__WHAT IS REQUIRED__:
In the listing below, find the line containing "red cardinal bird in snow" and the line containing "A dog jumping over a gate". Repeat exactly those two lines and every line between them, nothing more.

__SOURCE MATERIAL__:
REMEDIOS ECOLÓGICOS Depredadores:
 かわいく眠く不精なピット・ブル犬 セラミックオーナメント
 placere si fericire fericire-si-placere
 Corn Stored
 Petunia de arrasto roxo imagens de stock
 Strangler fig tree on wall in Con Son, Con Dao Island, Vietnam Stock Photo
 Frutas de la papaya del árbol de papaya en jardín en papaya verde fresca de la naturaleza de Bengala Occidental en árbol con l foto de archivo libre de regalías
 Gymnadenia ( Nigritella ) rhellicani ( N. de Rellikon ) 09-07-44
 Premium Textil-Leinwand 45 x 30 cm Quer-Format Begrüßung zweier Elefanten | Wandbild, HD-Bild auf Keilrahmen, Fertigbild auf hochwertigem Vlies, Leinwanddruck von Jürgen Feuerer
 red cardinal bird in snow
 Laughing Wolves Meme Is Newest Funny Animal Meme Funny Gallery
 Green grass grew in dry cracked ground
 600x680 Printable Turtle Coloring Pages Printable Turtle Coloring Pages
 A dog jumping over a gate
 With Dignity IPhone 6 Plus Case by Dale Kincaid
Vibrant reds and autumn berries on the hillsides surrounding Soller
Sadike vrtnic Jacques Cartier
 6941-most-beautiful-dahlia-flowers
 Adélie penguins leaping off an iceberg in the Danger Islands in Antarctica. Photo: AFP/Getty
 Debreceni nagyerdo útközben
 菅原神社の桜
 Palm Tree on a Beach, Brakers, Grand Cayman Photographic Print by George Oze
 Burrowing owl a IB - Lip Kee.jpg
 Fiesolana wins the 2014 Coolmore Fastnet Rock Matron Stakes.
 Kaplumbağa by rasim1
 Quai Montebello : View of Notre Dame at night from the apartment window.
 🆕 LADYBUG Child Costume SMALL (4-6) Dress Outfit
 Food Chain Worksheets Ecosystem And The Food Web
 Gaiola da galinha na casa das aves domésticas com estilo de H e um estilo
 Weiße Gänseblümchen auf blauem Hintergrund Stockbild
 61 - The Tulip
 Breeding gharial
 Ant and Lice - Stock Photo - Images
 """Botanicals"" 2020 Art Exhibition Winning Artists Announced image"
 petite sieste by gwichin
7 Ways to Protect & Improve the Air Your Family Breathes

__SOLUTION FOR THIS PROBLEM__:
 red cardinal bird in snow
 Laughing Wolves Meme Is Newest Funny Animal Meme Funny Gallery
 Green grass grew in dry cracked ground
 600x680 Printable Turtle Coloring Pages Printable Turtle Coloring Pages
 A dog jumping over a gate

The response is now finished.